The Supreme Court ruled that a single claim could not be used to establish default and admit a petition.
In the instant case titled Indus Biotech (P) Ltd. v. Kotak India Venture (Offshore) Fund the issues raised before the Supreme Court for clarification were:
Whether the adjudicating authority rule on the application under Section 8 of the Arbitration and Conciliation Act of 1996 (the A&C Act) before ruling on the application under Section 7 of the Insolvency and Bankruptcy Code of 2016 (the IBC)?
What should the National Company Law Tribunal (NCLT) look into under Section 7 of the IBC?
Was the Arbitral Tribunal's appointment procedure followed?
With regard to the first issue, The Supreme Court decided that if a Section 8 A&C Act application is pending in a Section 7 IBC application that has not been admitted, the adjudicating body must first evaluate the Section 7 IBC application and determine if the financial debtor has defaulted. The SC, on the other hand, does not significantly grapple with this question in the facts of Indus Biotech. Indus filed an application challenging the Section 7 IBC proceeding's maintainability. The Section 8, A&C Act application, on the other hand, was taken into consideration by NCLT. The NCLT's order demonstrates this.
The NCLT should have decided first whether or not to accept a Section 7 IBC proceeding. If it chooses to admit it, the proceeding will become in rem, and a pending Section 8, A&C Act application will not survive, nor would a future application be maintainable. If it was determined that there is no default and hence no trigger for Section 7 IBC, there would have been no need to consider the Section 8, A&C Act application because the primary procedure had ended. As a result, it's difficult to reconcile the Supreme Court's decision to uphold the NCLT's judgement permitting the Section 8, A&C Act application and dismissing the Section 7 IBC proceedings.
A Section 7 IBC application's scope and inquiry differ from a Section 8, A&C Act application's scope and inquiry. When an operational creditor approaches the court, the inclusion of an arbitration clause and the existence of a dispute is significant for the purposes of Section 9[10] IBC. It will constitute a barrier to the start of the corporate insolvency process. In the instance of Section 7 of the IBC, however, this is not the case. The fundamental distinction between Section 7 and Section 9 of the IBC is this.
The court categorically held that:
“In corporate circles, a significant Supreme Court of India decision generated news, notably in the context of financial recoveries. The major point of controversy, in this case, was the relevant formula for converting the OCRPS. According to Kotak, it would be entitled to 30% (thirty per cent) of the entire paid-up share capital. Indus, on the other hand, believed that Kotak was only entitled to 10% (ten per cent) of the total paid-up share capital. The parties had to resolve their differences of opinion in order to convert the OCRPS, and they had conducted several meetings and taken concrete efforts toward resolving the disagreement, which had yet to reach a conclusion”.
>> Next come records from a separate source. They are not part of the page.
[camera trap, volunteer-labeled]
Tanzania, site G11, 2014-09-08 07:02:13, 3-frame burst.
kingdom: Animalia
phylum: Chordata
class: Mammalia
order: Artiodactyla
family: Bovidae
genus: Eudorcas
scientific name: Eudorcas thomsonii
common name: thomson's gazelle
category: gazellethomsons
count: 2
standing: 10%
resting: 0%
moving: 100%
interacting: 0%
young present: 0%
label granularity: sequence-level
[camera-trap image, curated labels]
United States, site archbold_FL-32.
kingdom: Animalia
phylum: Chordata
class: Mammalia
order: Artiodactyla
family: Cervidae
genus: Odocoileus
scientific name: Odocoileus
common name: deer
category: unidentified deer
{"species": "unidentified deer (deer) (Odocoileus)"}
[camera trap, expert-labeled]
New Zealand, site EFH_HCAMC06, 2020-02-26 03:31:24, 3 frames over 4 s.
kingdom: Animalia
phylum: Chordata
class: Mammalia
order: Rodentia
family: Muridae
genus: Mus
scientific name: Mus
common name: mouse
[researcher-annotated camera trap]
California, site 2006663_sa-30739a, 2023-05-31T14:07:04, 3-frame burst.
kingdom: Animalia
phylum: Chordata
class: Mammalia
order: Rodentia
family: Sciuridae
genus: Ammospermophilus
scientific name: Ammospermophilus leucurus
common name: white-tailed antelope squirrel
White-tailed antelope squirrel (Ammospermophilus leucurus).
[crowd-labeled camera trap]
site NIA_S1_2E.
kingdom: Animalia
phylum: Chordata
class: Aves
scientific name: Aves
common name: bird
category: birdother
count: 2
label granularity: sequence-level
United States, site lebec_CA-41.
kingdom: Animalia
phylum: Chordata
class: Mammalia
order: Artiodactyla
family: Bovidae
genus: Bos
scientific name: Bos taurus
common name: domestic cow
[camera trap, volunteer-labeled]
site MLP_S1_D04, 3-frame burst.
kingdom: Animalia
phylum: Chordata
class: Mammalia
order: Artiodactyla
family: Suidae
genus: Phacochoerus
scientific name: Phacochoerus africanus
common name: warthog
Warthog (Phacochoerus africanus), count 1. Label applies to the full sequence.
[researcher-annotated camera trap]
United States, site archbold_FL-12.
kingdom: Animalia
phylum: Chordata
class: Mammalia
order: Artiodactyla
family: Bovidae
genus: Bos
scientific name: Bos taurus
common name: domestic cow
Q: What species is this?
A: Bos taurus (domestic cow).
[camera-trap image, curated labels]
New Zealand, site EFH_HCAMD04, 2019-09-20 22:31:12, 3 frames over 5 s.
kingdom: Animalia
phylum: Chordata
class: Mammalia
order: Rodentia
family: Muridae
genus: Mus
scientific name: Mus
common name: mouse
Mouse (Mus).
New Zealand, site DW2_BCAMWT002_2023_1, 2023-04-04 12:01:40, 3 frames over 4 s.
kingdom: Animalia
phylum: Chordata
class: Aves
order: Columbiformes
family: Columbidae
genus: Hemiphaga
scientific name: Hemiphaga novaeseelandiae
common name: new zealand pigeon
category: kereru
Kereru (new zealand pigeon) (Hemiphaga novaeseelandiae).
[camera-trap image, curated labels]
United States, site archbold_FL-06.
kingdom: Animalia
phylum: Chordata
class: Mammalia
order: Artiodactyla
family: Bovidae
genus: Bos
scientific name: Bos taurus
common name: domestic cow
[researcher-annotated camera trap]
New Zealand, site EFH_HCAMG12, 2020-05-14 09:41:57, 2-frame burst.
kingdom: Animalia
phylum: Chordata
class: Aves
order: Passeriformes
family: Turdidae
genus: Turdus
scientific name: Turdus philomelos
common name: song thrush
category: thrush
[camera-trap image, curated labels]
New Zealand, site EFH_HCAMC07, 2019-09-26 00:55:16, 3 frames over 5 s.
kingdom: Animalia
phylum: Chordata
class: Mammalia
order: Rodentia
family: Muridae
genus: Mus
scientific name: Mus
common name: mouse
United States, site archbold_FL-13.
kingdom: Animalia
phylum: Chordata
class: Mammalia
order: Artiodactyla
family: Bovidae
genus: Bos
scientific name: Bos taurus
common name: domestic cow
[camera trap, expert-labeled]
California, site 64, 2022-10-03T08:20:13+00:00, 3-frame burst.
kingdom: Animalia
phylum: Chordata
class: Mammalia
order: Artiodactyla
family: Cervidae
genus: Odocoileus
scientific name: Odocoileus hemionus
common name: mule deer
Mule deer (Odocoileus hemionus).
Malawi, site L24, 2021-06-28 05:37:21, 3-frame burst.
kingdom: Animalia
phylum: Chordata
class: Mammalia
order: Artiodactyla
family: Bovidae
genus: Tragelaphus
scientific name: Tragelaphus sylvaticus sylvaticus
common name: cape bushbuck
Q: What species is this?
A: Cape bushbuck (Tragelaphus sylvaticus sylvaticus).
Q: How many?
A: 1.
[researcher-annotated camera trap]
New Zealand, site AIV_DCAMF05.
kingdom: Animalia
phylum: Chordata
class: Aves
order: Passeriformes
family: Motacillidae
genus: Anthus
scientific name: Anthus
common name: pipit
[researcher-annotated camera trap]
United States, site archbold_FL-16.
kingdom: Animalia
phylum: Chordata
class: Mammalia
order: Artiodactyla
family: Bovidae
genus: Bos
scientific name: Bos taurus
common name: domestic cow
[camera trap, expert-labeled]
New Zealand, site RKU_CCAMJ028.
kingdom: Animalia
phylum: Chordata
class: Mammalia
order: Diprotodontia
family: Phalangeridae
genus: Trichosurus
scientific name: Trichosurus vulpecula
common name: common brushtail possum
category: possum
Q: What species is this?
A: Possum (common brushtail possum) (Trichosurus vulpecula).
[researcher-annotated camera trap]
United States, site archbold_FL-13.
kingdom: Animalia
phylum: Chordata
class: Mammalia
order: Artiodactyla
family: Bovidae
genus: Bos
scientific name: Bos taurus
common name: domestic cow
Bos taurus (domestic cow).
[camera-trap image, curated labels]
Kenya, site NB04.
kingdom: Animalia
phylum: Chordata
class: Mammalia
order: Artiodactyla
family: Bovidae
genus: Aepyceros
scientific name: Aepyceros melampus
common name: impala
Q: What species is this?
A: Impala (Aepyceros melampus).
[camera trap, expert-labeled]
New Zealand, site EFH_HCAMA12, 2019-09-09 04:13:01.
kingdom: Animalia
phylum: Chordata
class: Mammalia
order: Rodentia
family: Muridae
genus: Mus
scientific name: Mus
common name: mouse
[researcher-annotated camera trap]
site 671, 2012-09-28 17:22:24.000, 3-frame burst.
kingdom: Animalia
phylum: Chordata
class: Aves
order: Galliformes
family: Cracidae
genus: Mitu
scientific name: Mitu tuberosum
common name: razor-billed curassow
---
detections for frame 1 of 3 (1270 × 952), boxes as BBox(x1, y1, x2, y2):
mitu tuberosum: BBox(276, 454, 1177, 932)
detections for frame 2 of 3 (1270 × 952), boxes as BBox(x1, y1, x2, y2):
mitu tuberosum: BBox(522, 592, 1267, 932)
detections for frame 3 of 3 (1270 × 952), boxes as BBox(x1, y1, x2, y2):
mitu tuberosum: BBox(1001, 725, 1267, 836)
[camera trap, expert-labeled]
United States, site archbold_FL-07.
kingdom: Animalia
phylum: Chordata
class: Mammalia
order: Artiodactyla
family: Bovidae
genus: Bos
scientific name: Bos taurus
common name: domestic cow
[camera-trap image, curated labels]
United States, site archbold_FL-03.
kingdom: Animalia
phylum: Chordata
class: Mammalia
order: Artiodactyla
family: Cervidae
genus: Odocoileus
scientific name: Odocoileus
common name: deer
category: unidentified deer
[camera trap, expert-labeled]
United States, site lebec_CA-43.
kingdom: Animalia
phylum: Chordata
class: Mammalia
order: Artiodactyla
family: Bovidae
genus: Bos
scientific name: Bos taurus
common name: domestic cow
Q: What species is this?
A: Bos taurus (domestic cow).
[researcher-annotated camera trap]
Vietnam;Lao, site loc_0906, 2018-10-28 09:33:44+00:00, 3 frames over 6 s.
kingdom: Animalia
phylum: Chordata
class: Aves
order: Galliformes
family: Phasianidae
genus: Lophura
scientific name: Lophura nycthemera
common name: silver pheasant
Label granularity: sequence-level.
With regard to the second issue, Both the NCLT and the SC proceeded with the idea that Kotak is a financial creditor who owes money, but they later discovered that there has been no default. Both NCLT and SC failed to conduct a thorough analysis of default. There is also no debt analysis or determination.
With regard to the third issue, Indus filed a Section 11 petition, but according to the SSSA, Indus had no right to propose an arbitrator. The established method had not failed, and the Section 11 petition had been filed too soon. On this point, the Supreme Court held that an affidavit signed by promoters (only promoters and Kotak had the right to choose an arbitrator) was sufficient to form an Arbitral Tribunal. The problem is that Indus lacked the legal authority to submit a Section 11 petition. The arbitration notification is defective, according to Kotak, and the petition is not in conformity with the arbitration agreement.
The NCLT's decision is not a decision on the merits of the Section 7 IBC application. If the presence of a disagreement is not an inquiry for a Section 7 IBC action and the Section 7 IBC application must be reviewed first, the SC should have set aside the impugned order and returned the case to NCLT for a decision on the merits of the Section 7 IBC proceedings. If the occasion occurs, the Court might consider clarifying that the NCLT cannot determine the Section 8, A&C Act case first and then dismiss the Section 7 IBC proceeding as a corollary or result.